**Directives**
a) Rewrite the part of the call for papers on digital resistance starting with "Our devices and" and going on through "processes of resistance.", substituting "services" for "platforms".
b) Proceed with the call for papers on digital resistance, picking up after its final sentence.

>> Start Extract

Extended deadline to January 27
Editors: Nora Madison & Mathias Klang
In many spaces, mobile digital devices and social media are ubiquitous. These devices and applications provide the platforms with which we create, share and consume information. Many obtain much of their news and social information via the personal screens we constantly carry with us. It is therefore unsurprising that these devices also become integral to acts of social activism and resistance.
This digital resistance is most visible in the virtual social movements found behind hashtags such as #BlackLivesMatter, #TakeAKnee, and #MeToo. However, it would be an oversimplification to limit digital resistance to its most popular expressions. Video sharing on YouTube, Twitter, and Facebook have revealed abuses of police power, racist attacks, and misogyny. The same type of device is used to both record, share, and view instances of abuse. The devices and platforms are also used to organize and coordinate responses, ranging from online naming and shaming, online protests, physical protests. The devices and the platforms are then used to share the protests and their results. More and more the device and the platform are the keyhole through which resistance must fit.
Our devices and access to platforms enable the creation of self-forming and self-organizing resistance movements capable of sharing alternative discourses in advocating for diverse social agendas. This freedom shapes both the individual’s relationship to both power and resistance, in addition to their identities and awareness as activists. It is somewhat paradoxical that something so central to the activist identity and the performance of resistance is in essence created and run as a privatized surveillance machine.
Digital networked resistance has received a great deal of media attention recently. The research field is developing, but more needs to be understood about the role of technology in the enactment of resistance. Our goal is to explore both the role of digital devices and platforms in the processes of resistance.

>> End Extract
>> Start Data extract

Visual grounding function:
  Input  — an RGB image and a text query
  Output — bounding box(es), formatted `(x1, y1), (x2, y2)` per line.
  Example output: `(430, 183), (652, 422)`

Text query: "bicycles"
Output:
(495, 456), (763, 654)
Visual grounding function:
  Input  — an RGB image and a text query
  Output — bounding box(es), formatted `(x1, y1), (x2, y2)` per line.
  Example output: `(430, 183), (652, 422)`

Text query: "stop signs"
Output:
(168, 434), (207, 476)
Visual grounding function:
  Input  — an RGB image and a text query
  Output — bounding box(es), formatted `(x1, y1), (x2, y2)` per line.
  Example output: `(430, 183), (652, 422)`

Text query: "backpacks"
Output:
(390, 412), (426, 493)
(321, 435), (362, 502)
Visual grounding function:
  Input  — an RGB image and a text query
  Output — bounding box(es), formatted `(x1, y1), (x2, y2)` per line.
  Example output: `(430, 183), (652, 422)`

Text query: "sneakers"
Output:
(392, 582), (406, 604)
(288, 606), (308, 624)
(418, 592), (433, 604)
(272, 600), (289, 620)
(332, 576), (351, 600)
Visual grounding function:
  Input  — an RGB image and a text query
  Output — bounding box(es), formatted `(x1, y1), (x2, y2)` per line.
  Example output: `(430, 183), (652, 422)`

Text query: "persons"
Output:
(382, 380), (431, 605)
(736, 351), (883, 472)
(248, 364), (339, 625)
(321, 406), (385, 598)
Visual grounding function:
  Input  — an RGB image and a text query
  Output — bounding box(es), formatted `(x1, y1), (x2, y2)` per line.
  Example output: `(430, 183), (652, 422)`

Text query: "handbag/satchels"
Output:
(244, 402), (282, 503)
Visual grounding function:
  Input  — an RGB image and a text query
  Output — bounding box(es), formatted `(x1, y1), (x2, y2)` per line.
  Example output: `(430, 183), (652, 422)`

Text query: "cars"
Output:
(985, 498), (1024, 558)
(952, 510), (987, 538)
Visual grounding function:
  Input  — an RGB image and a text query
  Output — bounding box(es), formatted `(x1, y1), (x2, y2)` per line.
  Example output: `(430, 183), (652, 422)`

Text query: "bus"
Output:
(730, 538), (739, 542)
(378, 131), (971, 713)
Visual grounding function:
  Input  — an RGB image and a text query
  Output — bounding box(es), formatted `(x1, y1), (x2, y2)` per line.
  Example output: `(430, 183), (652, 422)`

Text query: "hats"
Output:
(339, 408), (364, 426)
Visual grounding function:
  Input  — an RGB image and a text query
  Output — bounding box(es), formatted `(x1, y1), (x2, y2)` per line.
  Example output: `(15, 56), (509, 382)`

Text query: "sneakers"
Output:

>> End Data extract
>> Start Data extract

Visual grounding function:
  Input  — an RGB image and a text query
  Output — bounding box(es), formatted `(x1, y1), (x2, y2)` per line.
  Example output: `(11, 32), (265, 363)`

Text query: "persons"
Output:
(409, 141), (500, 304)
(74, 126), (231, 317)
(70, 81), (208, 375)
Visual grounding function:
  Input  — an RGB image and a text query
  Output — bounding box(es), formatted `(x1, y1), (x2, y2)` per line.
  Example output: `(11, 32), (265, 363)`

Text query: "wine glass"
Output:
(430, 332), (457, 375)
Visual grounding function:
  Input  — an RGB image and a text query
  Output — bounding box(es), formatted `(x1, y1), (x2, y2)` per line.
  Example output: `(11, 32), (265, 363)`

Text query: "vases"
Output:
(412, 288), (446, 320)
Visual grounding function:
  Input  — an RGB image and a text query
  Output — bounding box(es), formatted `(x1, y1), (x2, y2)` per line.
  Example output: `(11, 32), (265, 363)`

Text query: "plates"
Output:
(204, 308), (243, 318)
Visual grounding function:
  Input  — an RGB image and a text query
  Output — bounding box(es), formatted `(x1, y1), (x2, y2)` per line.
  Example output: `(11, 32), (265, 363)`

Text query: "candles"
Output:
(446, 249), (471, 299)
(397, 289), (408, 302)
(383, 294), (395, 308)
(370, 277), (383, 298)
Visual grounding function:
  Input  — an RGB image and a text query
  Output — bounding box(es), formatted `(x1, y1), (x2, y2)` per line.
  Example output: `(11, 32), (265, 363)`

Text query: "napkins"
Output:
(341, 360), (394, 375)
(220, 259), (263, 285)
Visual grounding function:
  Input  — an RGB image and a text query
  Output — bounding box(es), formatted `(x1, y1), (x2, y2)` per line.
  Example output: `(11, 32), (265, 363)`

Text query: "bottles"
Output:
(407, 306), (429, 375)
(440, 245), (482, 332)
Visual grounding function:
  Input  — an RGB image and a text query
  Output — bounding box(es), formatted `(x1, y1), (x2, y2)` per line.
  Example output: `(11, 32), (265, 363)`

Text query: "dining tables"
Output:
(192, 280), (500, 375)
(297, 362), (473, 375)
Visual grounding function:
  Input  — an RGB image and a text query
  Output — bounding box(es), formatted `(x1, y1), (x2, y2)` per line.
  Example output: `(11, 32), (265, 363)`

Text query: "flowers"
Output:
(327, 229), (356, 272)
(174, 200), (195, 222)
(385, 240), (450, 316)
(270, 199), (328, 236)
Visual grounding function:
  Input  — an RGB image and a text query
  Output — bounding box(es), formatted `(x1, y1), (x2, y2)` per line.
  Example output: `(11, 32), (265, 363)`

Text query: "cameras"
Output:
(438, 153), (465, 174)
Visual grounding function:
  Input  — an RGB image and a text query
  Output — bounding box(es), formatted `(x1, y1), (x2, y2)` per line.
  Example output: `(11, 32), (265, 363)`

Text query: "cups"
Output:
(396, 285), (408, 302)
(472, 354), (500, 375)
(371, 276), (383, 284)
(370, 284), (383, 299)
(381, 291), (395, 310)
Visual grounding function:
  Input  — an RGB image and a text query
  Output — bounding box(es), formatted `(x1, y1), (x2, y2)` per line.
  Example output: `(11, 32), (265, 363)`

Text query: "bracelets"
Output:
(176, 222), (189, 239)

>> End Data extract

**Responses to the exercise**
a)
Our devices and access to services enable the creation of self-forming and self-organizing resistance movements capable of sharing alternative discourses in advocating for diverse social agendas. This freedom shapes both the individual’s relationship to both power and resistance, in addition to their identities and awareness as activists. It is somewhat paradoxical that something so central to the activist identity and the performance of resistance is in essence created and run as a privatized surveillance machine.
Digital networked resistance has received a great deal of media attention recently. The research field is developing, but more needs to be understood about the role of technology in the enactment of resistance. Our goal is to explore both the role of digital devices and services in the processes of resistance.

b)
This special edition aims to understand the role of technology in enabling and subverting resistance. We seek studies on the use of technology in the acts of protesting official power, as well as the use of technology in contesting power structures inherent in the technology or the technological platforms. Contributions are welcome from different methodological approaches and socio-cultural contexts.
We are looking for contributions addressing resistance, power, and technology. This call is interested in original works addressing, but not limited to:
- Problems with the use of Digital Resistance
- Powerholders capacity to map Digital Resistance-activists through surveillance
- How does Digital Resistance differ and/or function compared with Non-digital Resistance?
- Problems and advantages with combinations of Digital Resistance and non- Digital Resistance?
- Resistance to platforms
- Hashtag activism & hijacking
- Online protests & movements
- The use of humor/memes as resistance
- Selfies as resistance
- Globalization of resistance memes
- Ethical implications of digital resistance
- Online ethnography (testimonials/narratives provided by online participants)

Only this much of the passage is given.